A minority subset of cortical neurones exhibit kainate-activated Co2+ uptake, a marker for AMPA/kainate receptor gated Ca2+-permeable channels. Consistent with enhanced Ca2+ influx through these channels, Co2+-positive neurones are unusually vulnerable to death induced by exposure to either AMPA or kainate. Here we show that Co2+-positive cortical neurones express a distinctive profile of AMPA receptor subunits as determined by immunostaining. Co2+-positive neurones were much less likely to express GluR2/GluR3, and much more likely to express GluR1 or GluR4, than the general cortical neuronal population. Thus expression of AMPA receptors lacking the GluR2 subunit may explain the Co2+ staining, and selective vulnerability to kainate exhibited by Co2+-positive cells.

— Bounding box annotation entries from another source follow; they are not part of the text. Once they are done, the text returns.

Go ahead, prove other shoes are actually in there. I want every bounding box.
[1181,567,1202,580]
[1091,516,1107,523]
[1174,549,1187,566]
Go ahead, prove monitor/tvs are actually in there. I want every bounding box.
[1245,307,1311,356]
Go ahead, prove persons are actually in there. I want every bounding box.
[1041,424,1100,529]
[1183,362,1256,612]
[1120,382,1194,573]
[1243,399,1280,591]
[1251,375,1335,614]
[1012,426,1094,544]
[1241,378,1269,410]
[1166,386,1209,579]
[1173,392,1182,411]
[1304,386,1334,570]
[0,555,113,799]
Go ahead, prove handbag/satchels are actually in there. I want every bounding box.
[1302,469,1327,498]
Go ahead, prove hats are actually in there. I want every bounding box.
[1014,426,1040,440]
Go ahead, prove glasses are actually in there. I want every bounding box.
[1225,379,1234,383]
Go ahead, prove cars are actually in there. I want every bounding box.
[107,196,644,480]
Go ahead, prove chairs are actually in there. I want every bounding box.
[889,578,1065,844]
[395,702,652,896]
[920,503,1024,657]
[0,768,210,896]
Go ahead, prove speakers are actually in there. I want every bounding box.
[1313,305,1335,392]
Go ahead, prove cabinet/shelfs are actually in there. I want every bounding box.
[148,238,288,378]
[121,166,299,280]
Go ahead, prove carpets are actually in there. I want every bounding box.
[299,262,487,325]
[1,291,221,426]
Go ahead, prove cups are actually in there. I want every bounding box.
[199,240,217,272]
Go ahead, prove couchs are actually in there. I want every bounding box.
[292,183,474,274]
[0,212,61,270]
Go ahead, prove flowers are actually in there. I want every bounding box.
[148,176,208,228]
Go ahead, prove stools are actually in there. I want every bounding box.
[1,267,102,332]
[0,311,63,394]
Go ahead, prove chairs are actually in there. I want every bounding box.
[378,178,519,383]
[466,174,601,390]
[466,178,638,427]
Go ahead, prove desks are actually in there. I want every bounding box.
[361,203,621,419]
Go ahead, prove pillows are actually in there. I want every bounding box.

Almost all GABAergic neurones, identified by immunostaining for glutamic acid decarboxylase, were Co2+-positive. The widespread presence of Ca2+-permeable AMPA/kainate receptor-gated channels on cortical GABAergic neurones may have important implications for the fate of cortical inhibition in disease states associated with the excitotoxic overstimulation of glutamate receptors.